**Problem statement**
Rewrite the stretch of the project description from "python3 video_dallee_accumulated.py" through "in the srt)", replacing "folder" with "directory".

**Selected text**
This project brings to life the imaginative stories of a 3-year-old by using the OpenAI API to create videos with AI-generated images and subtitles. Recordings of a child's voice are transcribed, subtitled, and then transformed into captivating videos with visually appealing background images.
Initial results here
export OPENAI_API_KEY=...
mkdir sources
# Place the mp3 files in the sources folder
Split long audio files into smaller segments (up to 20MB each) for efficient processing.
segment.py sources/eric1.mp3
# Results: sources/eric1_0.mp3, sources/eric1_1.mp3, ...
Convert audio segments to text and subtitles.
transcribe.py sources/eric1
concatenate.py sources/eric1_
transcribe_srt.py sources/eric1
concatenate_srt.py sources/eric1_
# Results: eric1.txt, eric1.srt
Refine the transcribed text using GPT-4 for more coherent storytelling.
prompt.py sources/eric1
# Results: eric1_0_corrected.txt, eric1_1_corrected.txt, ...
Generate a basic video with audio and subtitles.
video.py sources/eric1
Create a video with DALL-E generated images for every minute of audio.
# creates a new srt with 1 minute accumulation of text.
python3 video_dallee_accumulated.py
# creates a new srt with prompts instead of accumulationm of text
python3 video_dallee_gpt4.py
# creates the images from the prompts into a folder
python3 video_dallee_dalle.py
# creates the video using the mp3, the subtitles, and the images (from the folder, using the timestamps in the srt)
python3 video_dalle.py
- Audio Segmentation: Split long audio files into smaller segments (up to 20MB each) for efficient processing.
- Transcription: Convert audio segments to text and subtitles.
- Text Improvement with GPT-4: Refine the transcribed text using GPT-4 for more coherent storytelling.

(Excerpts from a dataset)
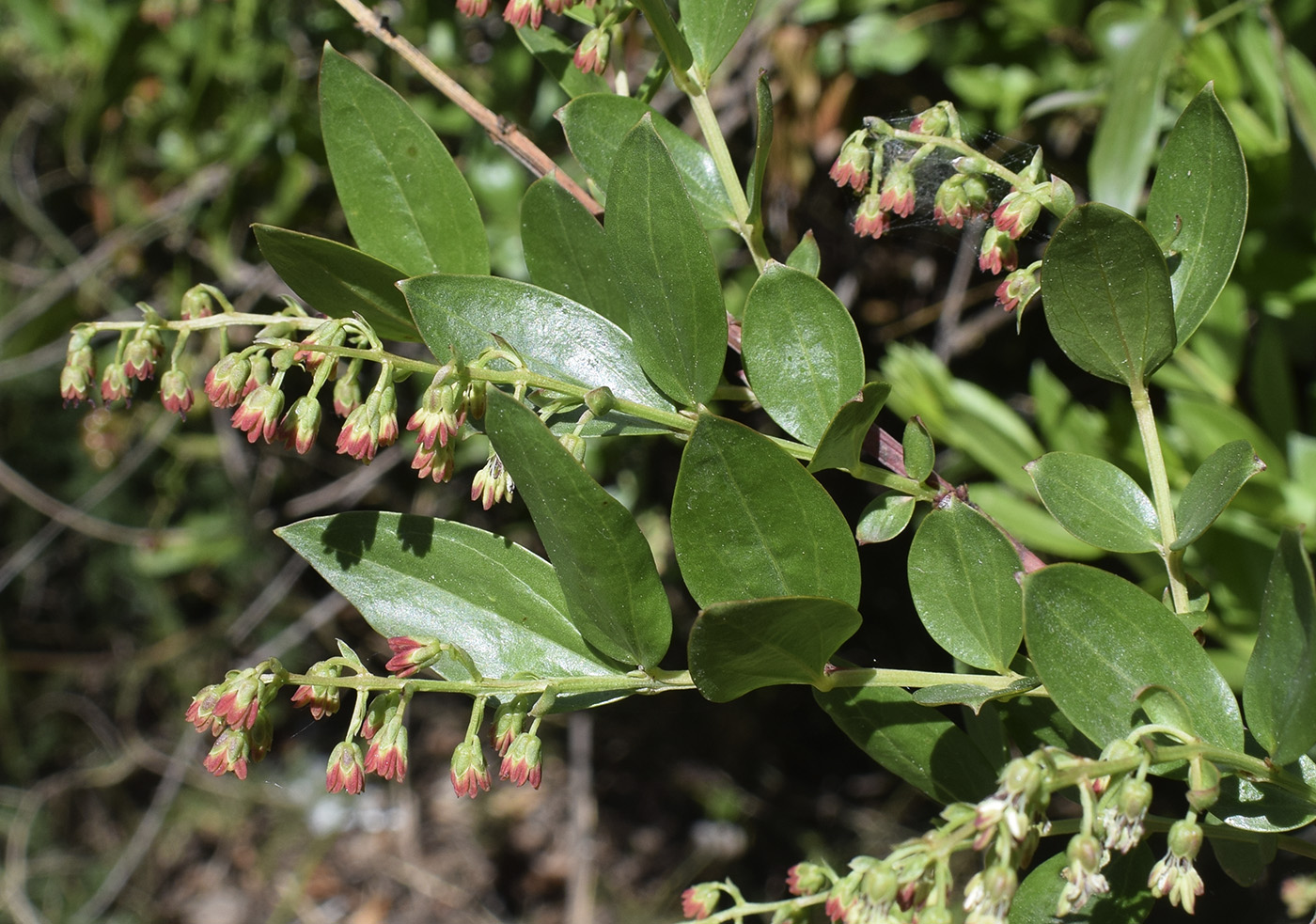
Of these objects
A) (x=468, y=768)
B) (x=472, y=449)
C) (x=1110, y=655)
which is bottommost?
(x=472, y=449)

**Solution below**
python3 video_dallee_accumulated.py
# creates a new srt with prompts instead of accumulationm of text
python3 video_dallee_gpt4.py
# creates the images from the prompts into a directory
python3 video_dallee_dalle.py
# creates the video using the mp3, the subtitles, and the images (from the directory, using the timestamps in the srt)